Thursday, June 12, 2008
I don't know who this guy Hickman was, but he could sure make a mean catheter.
No no, not that kind of catheter. I'm talking about the central venous kind. Still don't know what I'm talking about? Well you're probably not the only one.
During my stay in ICU, it became apparent that I would be needing a lot of things pumped into me over the coming months. Most obvious would be the chemotherapy I'd get, but then also there would be pints(and pints and pints and pints) of blood, platelets(even more than the blood) medications(three cheers for morphine), and fluids. This would be way too much for a regular IV line to handle, and the veins in my arm would probably be "blown." I don't quite know what that means, but it sounds unpleasant.
So, on my last day in the ICU, when I was feeling relatively(relative to what, I don't know) better, they transferred me onto a stretcher and rolled me down to the surgery wing to get a Hickman central venous catheter inserted into my chest. I was informed that the procedure would be done while I was awake, and would take around 45 minutes, so I wasn't too excited about it.
When I got to the surgery wing, I was greeted by a male nurse who looked like a black-haired Dolph Lundgren in Rocky IV. I'd come to learn over the coming months that lots of male nurses work on the pipes as much as possible. Are they overcompensating for some kind of potential reverse-sexism thing? I hope not, because being a nurse is a noble profession, and the world needs great nurses. I met more nurses than I can possible count or remember, and just about all of them took great pride in their work, and were excellent at what the did.
Anyway, on to the surgery. Thankfully, it sure didn't seem like 45 minutes, and it didn't hurt a bit. When it was over, I had something stuck in my that looks like the picture at the top of this post...only in colour...and in HD...and with a bit of blood seeping out from behind a bandage.
So I was all set for what was to come. I was feeling stronger, I had my brand new catheter that would mean no more stabbing from insane vein hunters, and I was to be moved to a brand new room with no monstrosity behind me, my own bathroom, and no windows on the door for anyone's viewing pleasure.

**Tasks to perform**
**a)** In the blog post about the Hickman catheter, how long was the procedure expected to take?
**b)** Quote the blog post about the Hickman catheter word for word, from "So, on my last" to "excited about it.".

**Entries provided**
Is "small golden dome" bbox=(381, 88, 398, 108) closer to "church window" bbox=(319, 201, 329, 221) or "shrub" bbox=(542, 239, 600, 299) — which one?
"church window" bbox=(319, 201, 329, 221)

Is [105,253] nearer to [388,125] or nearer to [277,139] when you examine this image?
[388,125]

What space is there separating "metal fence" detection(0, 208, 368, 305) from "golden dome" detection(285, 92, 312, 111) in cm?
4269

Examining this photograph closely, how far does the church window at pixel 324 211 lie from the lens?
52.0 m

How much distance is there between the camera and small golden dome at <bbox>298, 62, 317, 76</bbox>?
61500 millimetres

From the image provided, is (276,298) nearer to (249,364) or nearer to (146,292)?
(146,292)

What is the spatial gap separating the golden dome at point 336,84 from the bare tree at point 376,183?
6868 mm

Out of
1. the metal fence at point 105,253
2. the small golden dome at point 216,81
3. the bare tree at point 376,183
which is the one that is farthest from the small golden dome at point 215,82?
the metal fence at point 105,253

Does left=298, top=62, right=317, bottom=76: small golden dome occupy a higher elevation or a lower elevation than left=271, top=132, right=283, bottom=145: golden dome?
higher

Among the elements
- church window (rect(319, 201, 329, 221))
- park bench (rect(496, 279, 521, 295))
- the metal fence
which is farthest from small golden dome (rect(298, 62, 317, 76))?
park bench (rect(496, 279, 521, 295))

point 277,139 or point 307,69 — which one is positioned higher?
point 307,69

**Responses by task**
**a)** Around 45 minutes.

**b)**
So, on my last day in the ICU, when I was feeling relatively(relative to what, I don't know) better, they transferred me onto a stretcher and rolled me down to the surgery wing to get a Hickman central venous catheter inserted into my chest. I was informed that the procedure would be done while I was awake, and would take around 45 minutes, so I wasn't too excited about it.